24 Dec European Christmas Markets through Four Countries
As the temperatures start to drop and winter starts to set in, so does the holiday spirit. Festive lights, spicy mulled wine, tasty treats, local handicrafts and holiday cheer are all overflowing at holiday markets and a visit is sure to put you in the holiday spirit. Christmas markets originated in Germany, and the tradition can now be found throughout the world.
I have wanted to visit the Christmas markets in Europe for as long as I can remember. This year we finally made that dream come true, and it was as fantastic as I had hoped! Because of a last minute work obligation, what started off as a summer trip through Europe, eventually turned into a Christmas market tour through Europe. I originally wanted to visit the famous market in Nuremberg, Germany, but after a series of changes for a variety of logistical and timing reasons, we decided to head to four cities: Budapest, Hungary; Bratislava, Slovakia; Vienna, Austria; and Berlin, Germany.
We worked this trip into a two week timeframe, and while we wanted to spend more time in each city, we ended up settling with the bulk of our days split between Budapest and Berlin with quick stopovers in Bratislava and Vienna. It was so much fun exploring market after market and noticing the small differences at each one. Here are some of our favorite photos and a recap of the Christmas markets we visited in each city.

What this exercise asks:
A. According to the Christmas market post, which four cities did the trip end up covering?
B. Copy from the Christmas market post everything from "We worked this" down to "in each city.", word for word.

Recorded data:
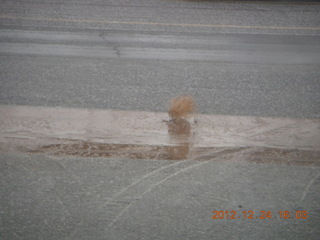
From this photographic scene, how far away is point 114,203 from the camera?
3482 millimetres

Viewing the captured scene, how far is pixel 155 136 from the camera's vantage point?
15.5ft

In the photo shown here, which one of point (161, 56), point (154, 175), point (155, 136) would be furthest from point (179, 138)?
point (161, 56)

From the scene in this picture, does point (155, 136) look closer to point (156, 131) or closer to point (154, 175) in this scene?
point (156, 131)

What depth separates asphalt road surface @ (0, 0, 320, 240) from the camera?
3342mm

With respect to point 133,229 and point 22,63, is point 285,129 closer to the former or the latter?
point 133,229

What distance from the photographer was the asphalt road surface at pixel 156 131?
3342 millimetres

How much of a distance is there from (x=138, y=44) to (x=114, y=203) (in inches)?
193

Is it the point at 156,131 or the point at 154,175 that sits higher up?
the point at 156,131
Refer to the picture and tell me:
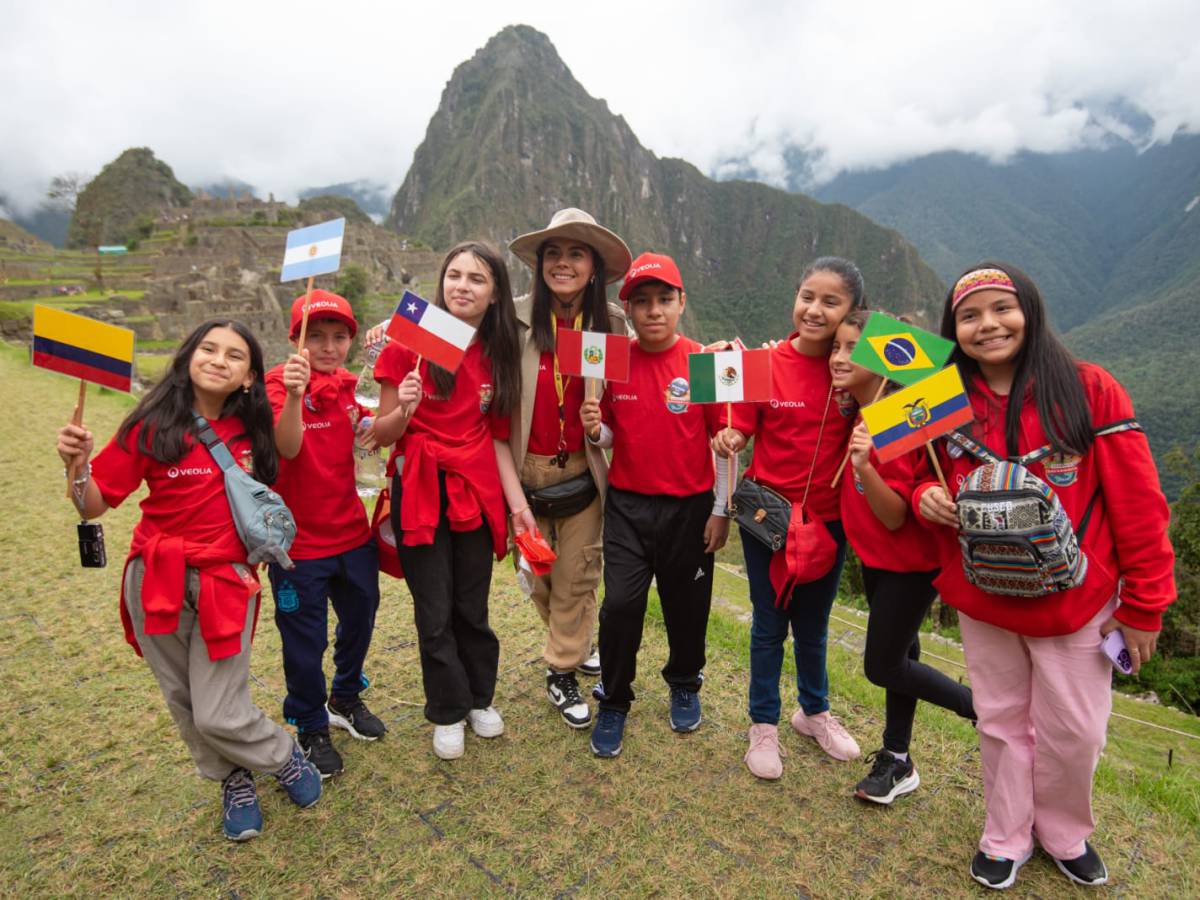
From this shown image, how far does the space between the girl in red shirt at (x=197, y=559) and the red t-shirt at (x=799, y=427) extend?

Per-task outputs:
A. Budapest, Hungary; Bratislava, Slovakia; Vienna, Austria; and Berlin, Germany.

B.
We worked this trip into a two week timeframe, and while we wanted to spend more time in each city, we ended up settling with the bulk of our days split between Budapest and Berlin with quick stopovers in Bratislava and Vienna. It was so much fun exploring market after market and noticing the small differences at each one. Here are some of our favorite photos and a recap of the Christmas markets we visited in each city.